━━━ SOURCE DOCUMENT
2008 Holland Ladies Tour

Race details
- Dates: September 2 – September 7
- Stages: 6
- Distance: 566.6 km (352.1 mi)
- Winning time: 14h 22' 12"

Results
- Winner / Charlotte Becker (GER) / (Nürnberger Versicherung)
- Second / Ina-Yoko Teutenberg (GER) / (Team Columbia)
- Third / Irene van den Broek (NED) / (AA-Drink Cycling Team)
- Points / Ina-Yoko Teutenberg (GER) / (Team Columbia)
- Mountains / Angela Hennig (GER) / (Team DSB Bank)
- Youth / Marianne Vos (NED) / (Team DSB Bank)
- Sprints / Charlotte Becker (GER) / (Nürnberger Versicherung)
- Team / Equipe Nürnberger Versicherung

= 2008 Holland Ladies Tour =

The 11th edition of the annual Holland Ladies Tour was held from September 2 to September 7, 2008. The women's stage race with an UCI rating of 2.2 started in Hellendoorn, and ended in Berg en Terblijt.
━━━━━━
▸ **EXERCISE DIRECTIONS**:
Edit the 2008 Holland Ladies Tour text by reproducing the part that opens with the words containing "- Mountains /" and closes with "Sprints / Charlotte Becker (GER) / (Nürnberger Versicherung)", changing "Youth" to "Young rider". The material that comes next isn't needed here.
━━━ RECORDED DATA
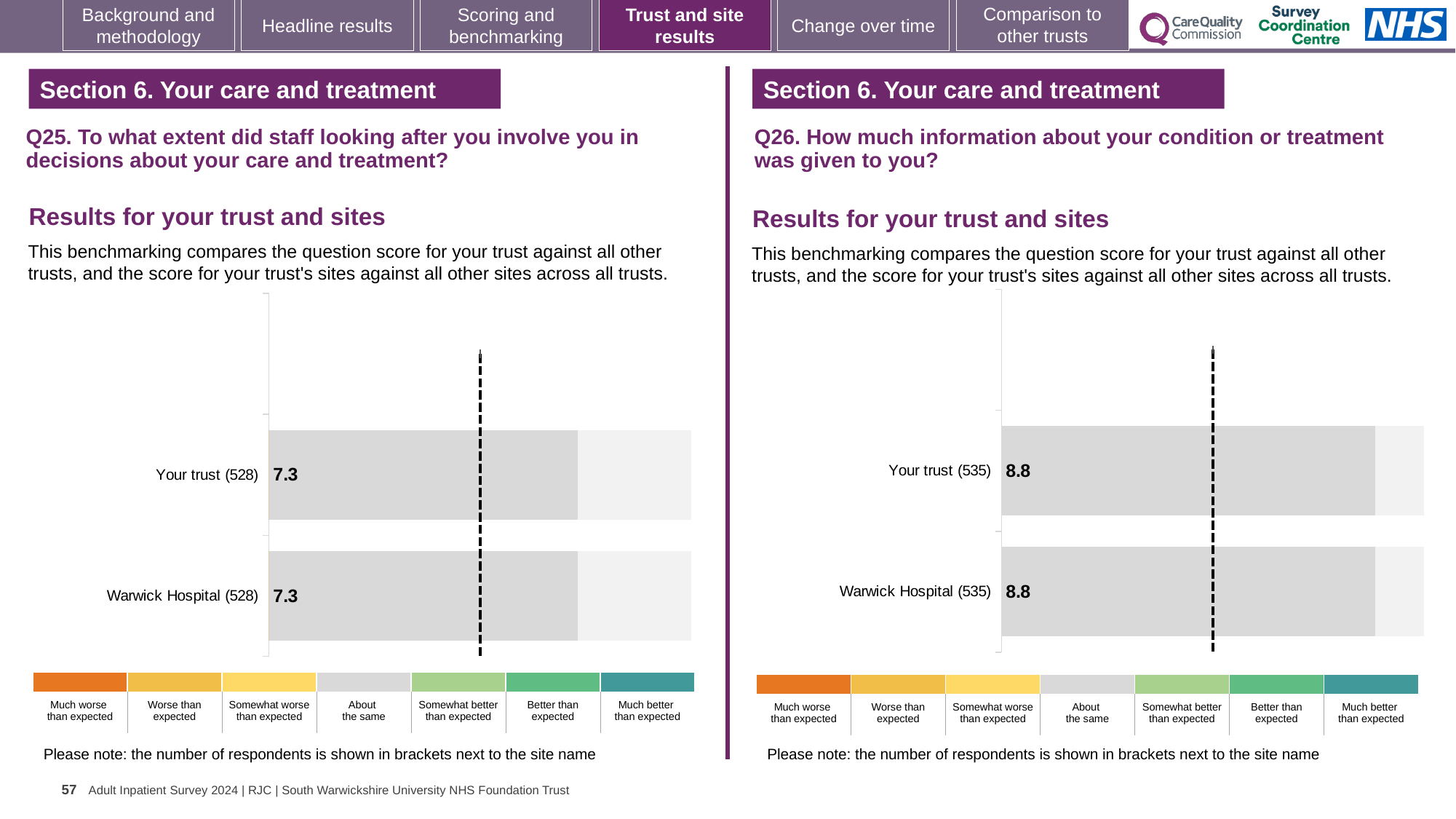
On the Q25 chart (left), how many respondents are shown in brackets for Your trust? 528 On the Q26 chart (right), which category does the colour key label for the grey band represent? About the same What kind of chart is the Q25 chart on the left? Bar chart On the Q26 chart (right), what is the score for Your trust? 8.8 On the Q25 chart (left), what is the score for Your trust? 7.3 On the Q26 chart (right), how many bars are plotted? 2 On the Q26 chart (right), what is the difference between the Your trust score and the Warwick Hospital score? 0 On the Q25 chart (left), how many bars are plotted? 2 On the Q26 chart (right), what is the score for Warwick Hospital? 8.8 On the Q26 chart (right), how many respondents are shown in brackets for Warwick Hospital? 535 On the Q25 chart (left), what is the difference between the Your trust score and the Warwick Hospital score? 0 On the Q25 chart (left), what is the score for Warwick Hospital? 7.3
━━━━━━
▸ **EXERCISE RESPONSE**:
- Mountains / Angela Hennig (GER) / (Team DSB Bank)
- Young rider / Marianne Vos (NED) / (Team DSB Bank)
- Sprints / Charlotte Becker (GER) / (Nürnberger Versicherung)